Ceci est particulièrement vrai pour les commissaires de base qui, en tant que commandants d'unités, participent activement à la défense de leur base. Ils participent également au service intérieur, comme officiers de garde ou officiers supérieurs de semaine.

Si le commissaire de l'air peut faire face à des événements imprévus de temps de guerre, il a tout autant de facilités à «naviguer» dans les eaux de la vie civile. Non seulement ses qualités sont reconnues, mais elles sont recherchées.

DU CIVIL AU MILITAIRE, DU MILITAIRE AU CIVIL, UN PASSAGE SANS HISTOIRE.

Un enseignement professionnel adapté aux réalités 

L'enseignement dispensé aux étudiants reste généralement abstrait. L'étudiant en droit par exemple, familiarisé avec la philosophie juridique ou la science administrative, serait peu capable de résoudre un cas pratique. A l'école de Salon-de-Provence, les matières étudiées sont plus précises, plus fouillées. «J'ai fait des recherches en doctorat sur les marchés publics, nous dit Françoise Cros. Nous passions allègrement sur les questions de délais ou les points de détail. Ici, au contraire, on y reste plus longtemps, c'est très réaliste. »

Il existe des cours portant sur des matières administratives : statut du personnel, organisation de la défense, régime des traitements, soldes et rémunérations ; d'autres abordent les techniques propres au commissariat de l'air : technologie des textiles et des cuirs, informatique générale et de gestion ...

Certains commissaires sont des techniciens spécialistes du cuir, des textiles, de l'ameublement. .. Il n'est pas négligeable que des commissaires aient une formation équivalant à celle des ingénieurs des entreprises de fabrication. Comment choisir, acheter et vérifier des matériels si on ne les connaît pas avec précision ?

Enfin, sont enseignées les techniques de gestion. Elles seront d'une grande utilité aux futurs commissaires en exercice après leurs deux années d'études et leurs deux autres années de stage.

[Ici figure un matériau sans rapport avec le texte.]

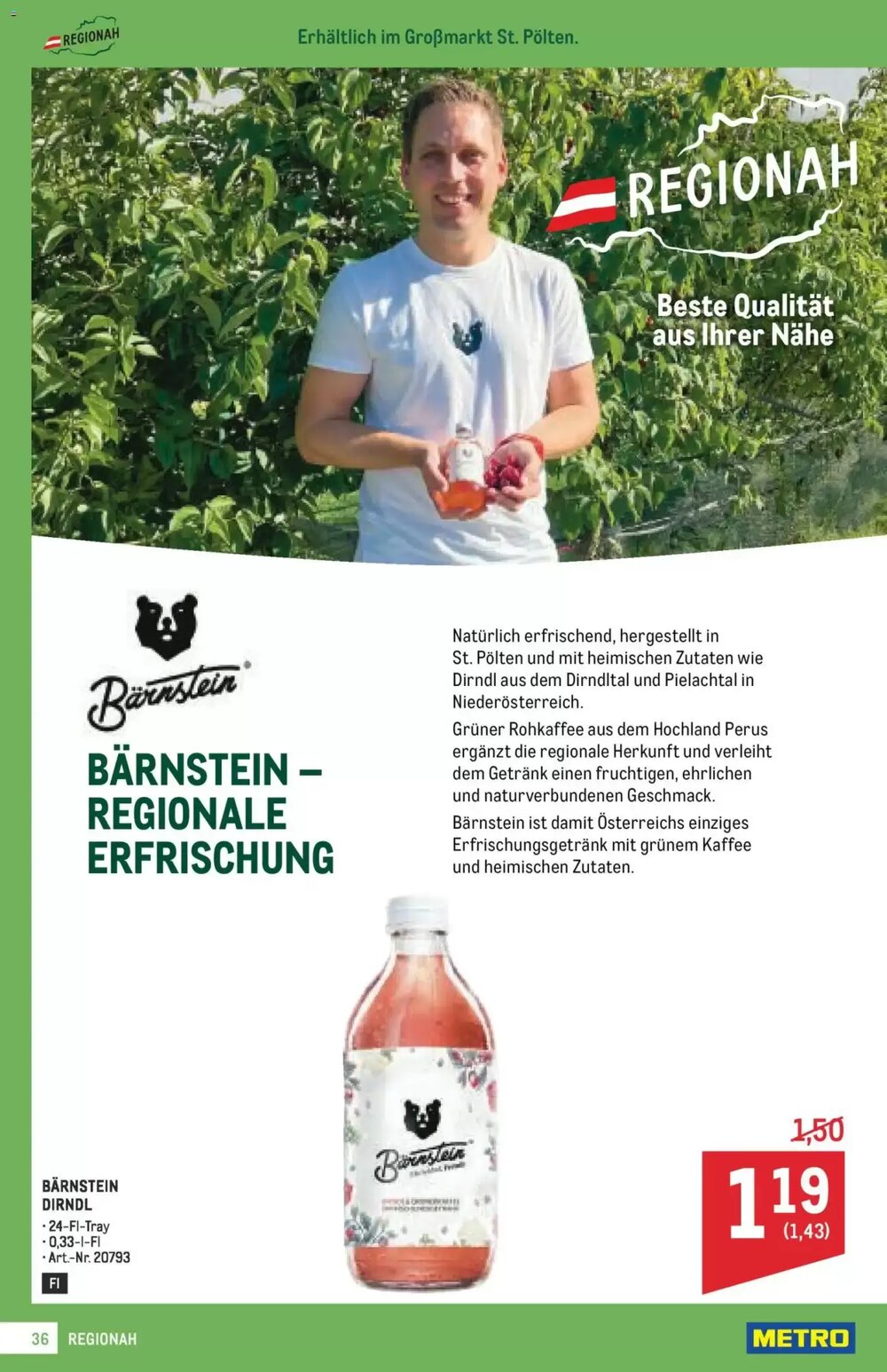 Metro Flugblatt (ab 19.03.2026) - Angebote und Prospekt - Seite 36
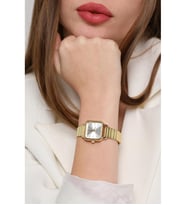 Özel Kutulu Gold Renk Çelik Quartz Kadın Kol Saati Hediye Doğum Günü Arkadaşa Sevgiliye Anneye Ablaya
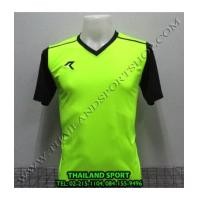 ราคา เสื้อกีฬา เรียล REAL รหัส RAX004 (สีเขียวสะท้อน G1) (7199083)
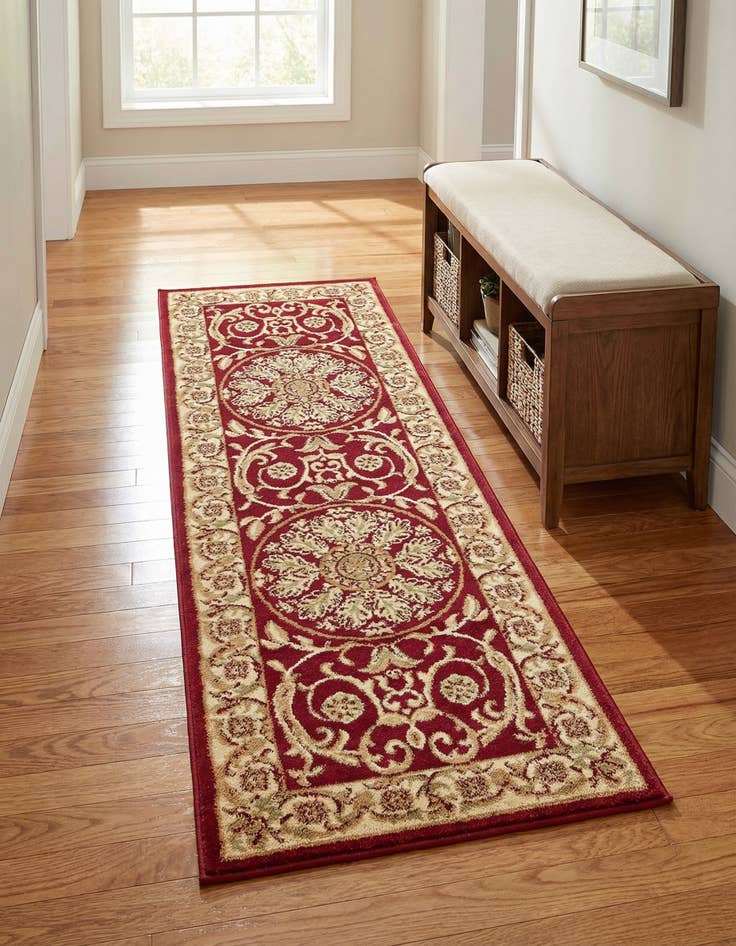 Detail image of  2' x 6' Chateau Runner Rug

Et elles pourront être mises en œuvre tout autant dans le secteur civil.

Une fenêtre ouverte sur le monde civil 

« Il faudrait recruter davantage à la base pour permettre des départs en fin de carrière. » Tel est le vœu formulé par M. Trémois qui a quitté le commissariat de l'air pour des raisons personnelles n'ayant rien à voir avec l'intérêt qu'il a pu avoir pour le métier: « Je n'aurais jamais quitté le commissariat de l'air pour avoir des fonctions de bureau trop statiques et sédentaires. » Si la trentaine des commissaires ayant abandonné l'uniforme au cours des vingt dernières années gardent autant d'enthousiasme quand on les amène à conter leurs souvenirs au sein du commissariat, on ne peut espérer une meilleure image pour l'Armée de l'air ! Il faut reconnaître que ce sont souvent pour des considérations d'ordre familial que les commissaires cherchent un emploi dans l'administration civile. Les mutations n'ont pas que des avantages.

Des postes extérieurs à l'Armée de l'air sont normalement dévolus à des commissaires se trouvant de ce fait en position de service détaché.

Au début et jusqu'en 1975, quitter le commissariat de l'air avant l'écoulement de vingt-cinq années de service s'avérait difficile. Cela se comprenait fort bien du fait de la jeunesse du corps. Aujourd'hui, la direction centrale facilite les départs dans la mesure du possible. Les qualités du commissaire de l'air qui ont « le vent en poupe» dans le monde civil sont diverses :

Le commissaire de l'air, en contact permanent avec les hommes, ne peut être un individu froid et sans âme, administrant avec détachement des dossiers dévitalisés. Si d'aucuns lui reprochent de s'intéresser à des détails de la vie quotidienne, ils oublient peut-être que c'est à force d'améliorer des détails que l'on découvre un jour un nouveau style d'existence.

« L'efficacité, le souci d'aller au fond des choses en faisant vite, si possible; la volonté d'atteindre un objectif quels que soient les obstacles, le sens de la mission réussie. » M. Trémois précise que l'on fait toujours appel à l'inspection générale quand une affaire est difficile. L'inspecteur général comme le commissaire doivent faire preuve de beaucoup de psychologie dans certaines situations. C'est ce que nous avons appelé le « savoir-faire» et le « savoir-vivre».